Cotillard y Canet vuelven a estar juntos en la pantalla con una comedia en la que se ríen de sí mismos y que llega a España después de arrasar en los cines de su país. Allí son como la versión gala, y selecta, del fenómeno Brangelina


Todo comenzó como un juego de niños. Yann Samuell los unió en la surreal alegoría romántica de Quiéreme si te atreves (Jeux d’enfants es el título original) en el 2003. Una historia de ese L’amour fou en el que son expertos los franceses y que a muchos recordaba inevitablemente en su estética a la icónica Amélie (2001), de Jean-Pierre Jeunet. El talento que despuntaba en aquellas dos jóvenes promesas del cine galo se multiplicaba en cada plano juntos. Esa química tan popular por alumbrar parejas de celuloide y rivales enconados tras los focos, como el clásico formado por Fred Astaire y Ginger Rogers, no funcionó así en ellos.

Marion Cotillard (París, 1975) y Guillaume Canet (Boulogne, 1973) siguieron durante un tiempo caminos separados, él estaba entonces casado con la alemana Diane Kruger. El 2006 fue un gran año para ambos. Él se hizo con el Cesar a la mejor dirección por su No se lo digas a nadie y ella comenzó a preparar el papel que le abrió las puertas de Hollywood. Por su Edit Piaf de La vida en rosa se convirtió en la primera intérprete en ganar el Óscar a la mejor actriz por una película francesa. A partir de ese año oficializaron su relación, privada, y una productiva serie de colaboraciones profesionales. Pequeñas mentiras sin importancia en el 2010, dirigida por Canet y con un reparto coral en el que sobresale Cotillard, fue la más aplaudida hasta el momento. Compartieron protagonismo en El último vuelo (2009) y él la volvió a escoger para su incursión en el cine norteamericano con Lazos de sangre (2013), dirigida por Canet.

QUINTA PELI JUNTOS

Los Brangelina franceses, como los comenzaron a llamar algunos en su país tras la famosa crisis protagonizada, muy a pesar de Cotillard, por ella y Brad Pitt en el estreno de Aliados (Robert Zemeckis, 2016), desataron rumores que corrieron como la pólvora sobre un affaire en medio de la tumultuosa separación de Pitt y Angelina Jolie, que llevaron a pronunciarse en las redes sociales a un discreto Canet en defensa de su entonces embarazadísima pareja. Y hoy vuelven a brindar por sus años de cine y lealtad con la comedia Cosas de la edad, (Rock’n’ Roll en versión original), dirigida por el propio Canet. Suma más de un millón de espectadores y buenas críticas en Francia.

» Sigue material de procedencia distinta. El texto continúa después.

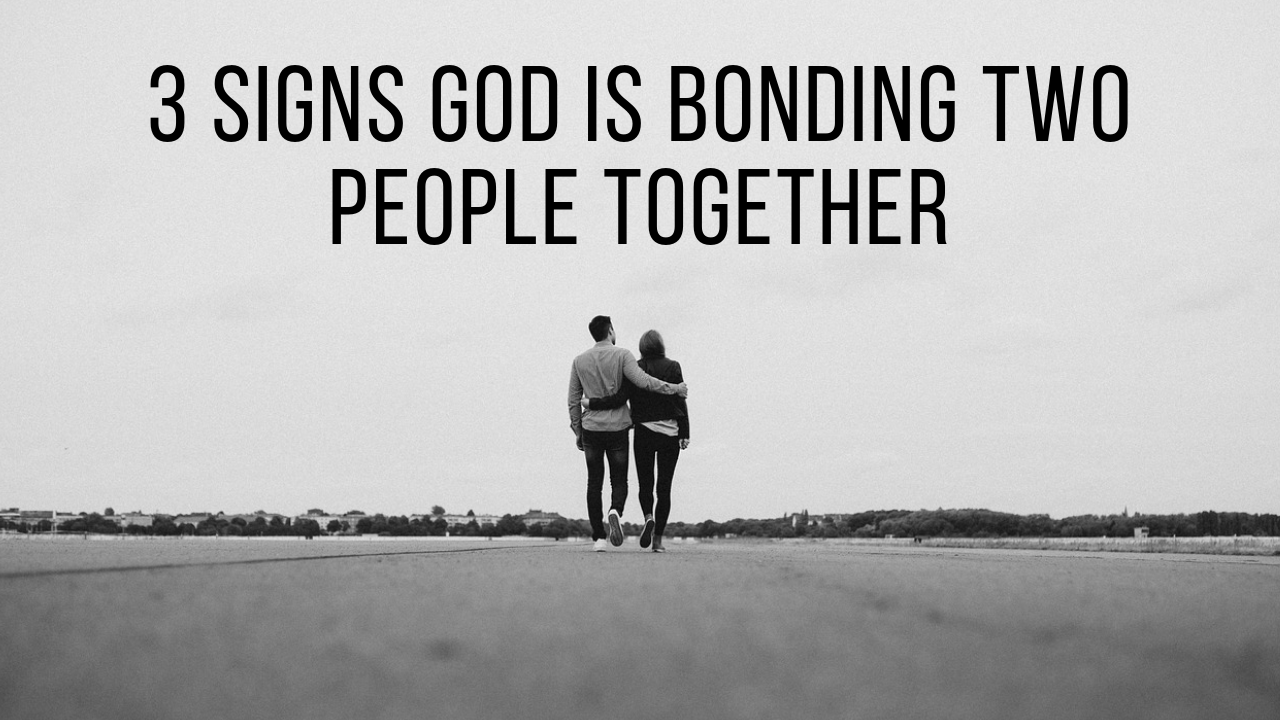 Signs God is putting two people together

Casi un año más tarde de su estreno en el país vecino, por fin llegó a España la semana pasada, en los cines desde el 28 de marzo.

REÍRSE DE UNO MISMO

Pocas parejas cinematográficas en Europa hoy día acumulan el talento y la gracia del tándem Cotillard-Canet. Se ríen de sí mismos en una historia en la que hacen de lo que son, Cotillard y Canet, dos estrellas entradas en los 40 que se enfrentan al temor de envejecer en la industria del cine. La diferencia estriba esta vez en que es él el atormentado por las arrugas, la falta de papeles interesantes y la adicción al bótox. Un nuevo ejemplo, como el que dejó la inolvidable Intocable (2011), de lo bien que saben hacer reír los franceses.

A veces más popular aquí por deslumbrar en la alfombra roja, la musa de Dior es una activa defensora medioambiental, amén de una actriz de culto por films como De óxido y hueso (Jacques Audiard, 2012), Dos Días, Una Noche (Jean-Pierre Dardenne y Luc Dardenne, 2014) o la reciente Juste la fin du monde (Xavier Dolan, 2016). Habitual de Christopher Nolan, en Origen (2010) y The Dark Knight Rises (2012), compartió pantalla con Johnny Deep en Enemigos públicos (Michael Mann, 2009) y Daniel Day-Lewis en Nine (2009), y estuvo a las órdenes de Woody Allen en Medianoche en París (2011). Menos conocido él en España, es uno de los referentes del séptimo arte galo. Aquí lo podemos ver estos días por partida doble. Protagoniza Perdido, de Christian Carion. La historia de un padre que busca frenéticamente a su hijo desaparecido, al cuidado de su exmujer y de la pareja de esta. Un thriller del que Canet desconoció el desenlace hasta el último día de rodaje. Otra oportunidad para disfrutar de ese je ne sais quoi que emanan los franceses.